> **PASSAGE**
FEDERAL CIRCUIT COURT OF AUSTRALIA

AUSTRALIAN BUILDING & CONSTRUCTION COMMISSIONER v COLLIER & ORS [2017] FCCA 1964

Catchwords:
INDUSTRIAL LAW – Application made pursuant to ss.499, 500 and 503(1) of the Fair Work Act 2009 (Cth).

PRACTICE & PROCEDURE – Application for leave to re-open – applicant’s case closed – whether applicant should be granted leave to re-open its case and adduce evidence in reply – civil penalty proceeding – penalty privilege – leave granted.

> **DATA EXTRACT**
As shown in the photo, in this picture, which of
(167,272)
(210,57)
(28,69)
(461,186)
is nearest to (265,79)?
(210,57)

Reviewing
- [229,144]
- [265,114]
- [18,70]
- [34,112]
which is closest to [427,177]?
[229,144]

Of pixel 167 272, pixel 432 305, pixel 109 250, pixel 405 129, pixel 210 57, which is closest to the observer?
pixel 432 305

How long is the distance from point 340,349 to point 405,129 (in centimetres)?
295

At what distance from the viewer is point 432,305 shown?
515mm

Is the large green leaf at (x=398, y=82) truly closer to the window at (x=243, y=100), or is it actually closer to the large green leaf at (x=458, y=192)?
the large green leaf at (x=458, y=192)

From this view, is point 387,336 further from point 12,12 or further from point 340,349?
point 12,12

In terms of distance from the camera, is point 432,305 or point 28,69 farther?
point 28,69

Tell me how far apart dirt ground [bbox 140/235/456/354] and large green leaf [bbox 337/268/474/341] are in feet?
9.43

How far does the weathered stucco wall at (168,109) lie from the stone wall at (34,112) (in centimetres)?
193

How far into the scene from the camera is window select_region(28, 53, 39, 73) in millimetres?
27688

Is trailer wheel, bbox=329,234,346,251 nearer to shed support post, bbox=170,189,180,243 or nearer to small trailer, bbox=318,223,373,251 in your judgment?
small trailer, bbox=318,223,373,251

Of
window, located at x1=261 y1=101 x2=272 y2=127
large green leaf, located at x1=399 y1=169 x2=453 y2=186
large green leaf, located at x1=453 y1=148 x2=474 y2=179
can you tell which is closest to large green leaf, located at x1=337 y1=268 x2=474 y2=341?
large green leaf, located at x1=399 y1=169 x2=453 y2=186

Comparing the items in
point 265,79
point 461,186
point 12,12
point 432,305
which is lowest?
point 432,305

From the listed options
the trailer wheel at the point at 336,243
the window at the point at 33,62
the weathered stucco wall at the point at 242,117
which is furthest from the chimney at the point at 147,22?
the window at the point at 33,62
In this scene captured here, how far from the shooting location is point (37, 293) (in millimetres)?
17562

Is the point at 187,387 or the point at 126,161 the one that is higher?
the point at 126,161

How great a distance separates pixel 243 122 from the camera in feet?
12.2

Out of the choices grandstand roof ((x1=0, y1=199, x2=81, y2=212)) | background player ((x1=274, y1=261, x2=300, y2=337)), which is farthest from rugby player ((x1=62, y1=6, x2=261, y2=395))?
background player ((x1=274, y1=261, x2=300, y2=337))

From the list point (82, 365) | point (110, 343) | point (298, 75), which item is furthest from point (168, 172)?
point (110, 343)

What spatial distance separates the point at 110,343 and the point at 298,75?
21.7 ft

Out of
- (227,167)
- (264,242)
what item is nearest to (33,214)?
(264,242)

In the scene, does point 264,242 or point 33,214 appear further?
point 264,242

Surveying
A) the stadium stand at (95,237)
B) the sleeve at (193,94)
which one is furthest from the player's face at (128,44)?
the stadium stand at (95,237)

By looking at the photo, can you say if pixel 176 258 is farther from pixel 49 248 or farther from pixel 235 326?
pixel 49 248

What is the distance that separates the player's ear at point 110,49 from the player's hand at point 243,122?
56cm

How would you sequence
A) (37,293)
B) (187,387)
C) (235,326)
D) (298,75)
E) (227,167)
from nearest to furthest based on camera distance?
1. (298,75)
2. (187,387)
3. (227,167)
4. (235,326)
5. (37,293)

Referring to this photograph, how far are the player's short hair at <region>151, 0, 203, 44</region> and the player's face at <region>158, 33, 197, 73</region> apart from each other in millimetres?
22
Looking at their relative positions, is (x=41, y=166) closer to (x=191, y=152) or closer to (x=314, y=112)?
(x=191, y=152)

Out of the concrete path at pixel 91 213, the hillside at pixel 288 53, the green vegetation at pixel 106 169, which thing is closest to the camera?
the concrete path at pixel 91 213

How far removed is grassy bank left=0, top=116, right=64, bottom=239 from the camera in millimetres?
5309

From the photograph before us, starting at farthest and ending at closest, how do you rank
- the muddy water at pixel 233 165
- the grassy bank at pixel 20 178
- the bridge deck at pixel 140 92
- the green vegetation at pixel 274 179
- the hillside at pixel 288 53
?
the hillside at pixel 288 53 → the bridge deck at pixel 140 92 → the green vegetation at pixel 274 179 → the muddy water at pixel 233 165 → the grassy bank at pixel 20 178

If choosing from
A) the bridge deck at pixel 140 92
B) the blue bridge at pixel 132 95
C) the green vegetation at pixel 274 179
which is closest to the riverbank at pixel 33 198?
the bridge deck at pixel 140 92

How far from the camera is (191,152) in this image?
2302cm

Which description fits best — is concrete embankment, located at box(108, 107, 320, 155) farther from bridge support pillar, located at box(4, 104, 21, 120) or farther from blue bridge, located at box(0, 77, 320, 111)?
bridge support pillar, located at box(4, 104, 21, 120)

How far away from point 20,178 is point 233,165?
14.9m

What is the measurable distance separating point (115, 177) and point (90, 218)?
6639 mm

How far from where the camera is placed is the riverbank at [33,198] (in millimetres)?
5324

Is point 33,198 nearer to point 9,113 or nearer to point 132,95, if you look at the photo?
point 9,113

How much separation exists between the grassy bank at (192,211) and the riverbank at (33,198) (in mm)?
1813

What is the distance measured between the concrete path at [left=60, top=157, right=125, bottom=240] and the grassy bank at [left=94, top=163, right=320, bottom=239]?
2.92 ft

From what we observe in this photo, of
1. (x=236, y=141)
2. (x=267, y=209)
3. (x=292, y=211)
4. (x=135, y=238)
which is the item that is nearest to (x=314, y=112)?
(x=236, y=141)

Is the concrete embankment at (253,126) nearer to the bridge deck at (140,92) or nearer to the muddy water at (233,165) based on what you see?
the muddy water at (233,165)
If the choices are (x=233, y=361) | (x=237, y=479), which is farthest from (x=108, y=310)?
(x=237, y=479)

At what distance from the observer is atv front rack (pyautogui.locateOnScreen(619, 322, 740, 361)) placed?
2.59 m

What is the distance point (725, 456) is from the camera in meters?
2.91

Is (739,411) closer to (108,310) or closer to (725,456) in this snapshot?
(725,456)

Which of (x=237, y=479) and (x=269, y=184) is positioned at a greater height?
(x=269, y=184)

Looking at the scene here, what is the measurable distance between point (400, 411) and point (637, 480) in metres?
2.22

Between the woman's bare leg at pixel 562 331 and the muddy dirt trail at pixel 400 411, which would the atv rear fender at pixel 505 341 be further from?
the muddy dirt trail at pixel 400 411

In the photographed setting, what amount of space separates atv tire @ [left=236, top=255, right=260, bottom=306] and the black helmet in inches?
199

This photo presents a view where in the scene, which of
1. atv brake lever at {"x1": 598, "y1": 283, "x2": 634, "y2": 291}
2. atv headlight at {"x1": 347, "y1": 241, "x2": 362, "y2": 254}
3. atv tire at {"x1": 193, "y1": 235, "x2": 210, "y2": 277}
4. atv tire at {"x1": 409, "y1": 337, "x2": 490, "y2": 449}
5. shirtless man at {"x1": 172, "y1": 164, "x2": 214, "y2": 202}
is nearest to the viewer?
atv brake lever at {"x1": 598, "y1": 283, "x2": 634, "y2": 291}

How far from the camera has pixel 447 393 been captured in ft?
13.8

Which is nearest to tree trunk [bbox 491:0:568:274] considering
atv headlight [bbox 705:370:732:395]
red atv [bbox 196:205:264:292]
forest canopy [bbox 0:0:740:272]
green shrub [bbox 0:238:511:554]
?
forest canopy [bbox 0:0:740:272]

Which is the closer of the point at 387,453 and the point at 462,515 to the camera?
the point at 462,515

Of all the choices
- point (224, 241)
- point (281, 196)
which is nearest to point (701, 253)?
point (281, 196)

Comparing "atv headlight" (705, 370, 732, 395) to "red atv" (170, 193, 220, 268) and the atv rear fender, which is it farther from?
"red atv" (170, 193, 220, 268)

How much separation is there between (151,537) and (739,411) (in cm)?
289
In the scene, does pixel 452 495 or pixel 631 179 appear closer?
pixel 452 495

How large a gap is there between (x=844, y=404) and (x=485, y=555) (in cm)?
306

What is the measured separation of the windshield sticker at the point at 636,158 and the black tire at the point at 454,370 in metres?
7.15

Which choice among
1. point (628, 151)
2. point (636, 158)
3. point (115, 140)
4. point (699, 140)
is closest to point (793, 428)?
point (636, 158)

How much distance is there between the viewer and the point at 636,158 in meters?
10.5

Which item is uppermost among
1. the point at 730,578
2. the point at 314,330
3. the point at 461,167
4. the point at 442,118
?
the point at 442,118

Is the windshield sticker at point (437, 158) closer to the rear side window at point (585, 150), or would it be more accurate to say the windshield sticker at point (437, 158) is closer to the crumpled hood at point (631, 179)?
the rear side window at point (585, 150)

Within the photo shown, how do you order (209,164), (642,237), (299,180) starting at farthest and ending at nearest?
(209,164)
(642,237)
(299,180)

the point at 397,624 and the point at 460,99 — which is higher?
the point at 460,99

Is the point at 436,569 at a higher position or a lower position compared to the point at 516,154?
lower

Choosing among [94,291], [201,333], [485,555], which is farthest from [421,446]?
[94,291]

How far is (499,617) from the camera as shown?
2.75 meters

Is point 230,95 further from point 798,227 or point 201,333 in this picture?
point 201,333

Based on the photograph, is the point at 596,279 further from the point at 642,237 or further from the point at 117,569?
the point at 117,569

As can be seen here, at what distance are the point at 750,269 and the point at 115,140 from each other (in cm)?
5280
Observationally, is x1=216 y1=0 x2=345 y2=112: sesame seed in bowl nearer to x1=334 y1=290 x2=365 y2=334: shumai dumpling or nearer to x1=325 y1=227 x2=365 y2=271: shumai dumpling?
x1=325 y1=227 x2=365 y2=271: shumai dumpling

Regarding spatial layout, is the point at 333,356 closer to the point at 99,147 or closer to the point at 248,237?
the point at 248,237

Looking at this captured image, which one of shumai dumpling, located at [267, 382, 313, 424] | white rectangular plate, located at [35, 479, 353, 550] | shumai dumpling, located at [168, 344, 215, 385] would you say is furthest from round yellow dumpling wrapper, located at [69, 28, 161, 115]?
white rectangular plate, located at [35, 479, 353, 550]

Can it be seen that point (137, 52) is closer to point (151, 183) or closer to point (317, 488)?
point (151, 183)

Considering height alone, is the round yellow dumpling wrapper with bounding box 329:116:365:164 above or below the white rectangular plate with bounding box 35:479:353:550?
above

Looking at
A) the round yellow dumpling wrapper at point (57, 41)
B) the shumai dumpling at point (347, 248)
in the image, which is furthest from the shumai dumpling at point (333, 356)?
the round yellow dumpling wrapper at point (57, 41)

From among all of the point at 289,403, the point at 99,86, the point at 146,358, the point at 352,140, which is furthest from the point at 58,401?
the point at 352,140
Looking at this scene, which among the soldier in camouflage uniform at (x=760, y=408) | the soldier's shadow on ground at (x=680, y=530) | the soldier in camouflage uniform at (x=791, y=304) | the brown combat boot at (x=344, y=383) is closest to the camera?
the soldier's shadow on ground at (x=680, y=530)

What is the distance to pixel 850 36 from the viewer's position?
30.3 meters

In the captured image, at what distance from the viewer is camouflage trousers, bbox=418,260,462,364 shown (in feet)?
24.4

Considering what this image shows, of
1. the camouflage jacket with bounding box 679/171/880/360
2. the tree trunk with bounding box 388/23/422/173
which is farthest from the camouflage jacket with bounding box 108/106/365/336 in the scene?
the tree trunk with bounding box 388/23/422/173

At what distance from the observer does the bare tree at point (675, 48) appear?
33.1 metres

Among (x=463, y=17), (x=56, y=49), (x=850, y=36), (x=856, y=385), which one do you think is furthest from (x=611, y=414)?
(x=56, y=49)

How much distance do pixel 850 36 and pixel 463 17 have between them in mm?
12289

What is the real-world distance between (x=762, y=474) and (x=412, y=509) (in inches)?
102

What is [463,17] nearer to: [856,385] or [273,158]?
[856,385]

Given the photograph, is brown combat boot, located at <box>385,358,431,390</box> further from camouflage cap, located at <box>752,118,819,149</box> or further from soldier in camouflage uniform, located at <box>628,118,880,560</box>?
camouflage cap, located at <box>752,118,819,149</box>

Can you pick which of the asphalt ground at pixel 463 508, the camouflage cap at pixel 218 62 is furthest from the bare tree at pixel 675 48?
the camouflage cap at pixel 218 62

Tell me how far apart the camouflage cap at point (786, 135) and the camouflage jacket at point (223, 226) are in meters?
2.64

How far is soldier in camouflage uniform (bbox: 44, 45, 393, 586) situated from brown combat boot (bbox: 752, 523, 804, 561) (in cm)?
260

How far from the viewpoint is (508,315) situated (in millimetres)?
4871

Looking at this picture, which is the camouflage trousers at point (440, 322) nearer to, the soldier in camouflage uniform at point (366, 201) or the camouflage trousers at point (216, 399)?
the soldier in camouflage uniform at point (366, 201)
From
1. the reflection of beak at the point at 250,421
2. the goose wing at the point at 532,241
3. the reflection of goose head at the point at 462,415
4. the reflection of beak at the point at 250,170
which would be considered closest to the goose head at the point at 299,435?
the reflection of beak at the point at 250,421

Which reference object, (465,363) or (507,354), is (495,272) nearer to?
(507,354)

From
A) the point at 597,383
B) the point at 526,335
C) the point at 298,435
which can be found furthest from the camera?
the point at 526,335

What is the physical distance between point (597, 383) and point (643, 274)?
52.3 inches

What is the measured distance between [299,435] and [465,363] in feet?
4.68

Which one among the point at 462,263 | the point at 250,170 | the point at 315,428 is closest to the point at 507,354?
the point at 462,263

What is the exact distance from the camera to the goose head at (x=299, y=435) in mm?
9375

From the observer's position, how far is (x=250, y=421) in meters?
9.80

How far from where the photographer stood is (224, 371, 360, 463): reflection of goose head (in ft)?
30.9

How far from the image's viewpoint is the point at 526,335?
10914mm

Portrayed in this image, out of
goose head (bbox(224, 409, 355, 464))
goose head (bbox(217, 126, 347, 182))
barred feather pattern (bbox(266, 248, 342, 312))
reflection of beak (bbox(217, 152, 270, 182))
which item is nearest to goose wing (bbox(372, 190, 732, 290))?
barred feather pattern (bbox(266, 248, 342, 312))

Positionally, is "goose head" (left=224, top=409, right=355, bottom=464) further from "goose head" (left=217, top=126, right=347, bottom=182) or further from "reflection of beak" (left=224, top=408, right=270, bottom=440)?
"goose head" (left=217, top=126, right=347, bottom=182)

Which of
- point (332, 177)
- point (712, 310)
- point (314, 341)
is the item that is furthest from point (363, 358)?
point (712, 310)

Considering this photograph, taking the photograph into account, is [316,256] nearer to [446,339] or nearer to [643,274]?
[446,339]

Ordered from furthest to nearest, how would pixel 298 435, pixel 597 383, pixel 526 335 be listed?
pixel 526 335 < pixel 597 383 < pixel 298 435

> **WHAT IS EXPECTED**
Carry on the Federal Circuit Court judgment from the point where it stops.

> **RIGHT ANSWER**
Legislation:

Corporations Act 2001

Fair Work Act 2009 (Cth), ss.499, 500, 501(3), 539, 793

Federal Circuit Court Rules 2001(Cth), rr.13.03B, 17.02

Cases cited:

Australian Securities and Investments Commission v Mining Projects Group Limited [2007] FCA 1620; (2007) 164 FCR 32

Inspector-General in Bankruptcy v Bradshaw [2006] FCA 22
The Movie Network Channels Pty Ltd v Optus Vision Ltd [2009] NSWSC 132
ASIC v Rich [2006] NSWSC 826; (2006) 235 ALR 587
Australian Building and Construction Commissioner v Hall [2017] FCA 274
Urban Transport Authority of NSW v NWEISER (1992) 28 NSWLR 471
The Silver Fox Company Pty Ltd as Trustee for the Baker Family Trust  v Lenard’s Pty Ltd (No 2) [2004] FCA 1310
Smith v NSW Bar Association [1992] HCA 36; (1992) 176 CLR 256
Fair Work Ombudsman v Safecorp Security Group Pty Ltd& Anor [2017] FCCA 348

Applicant: AUSTRALIAN BUILDING AND CONSTRUCTION COMMISSIONER
First Respondent: LUKE COLLIER
Second Respondent: CONSTRUCTION, FORESTRY, MINING AND ENERGY UNION
Third Respondent: CONSTRUCTION, FORESTRY, MINING AND ENERGY UNION (NSW BRANCH)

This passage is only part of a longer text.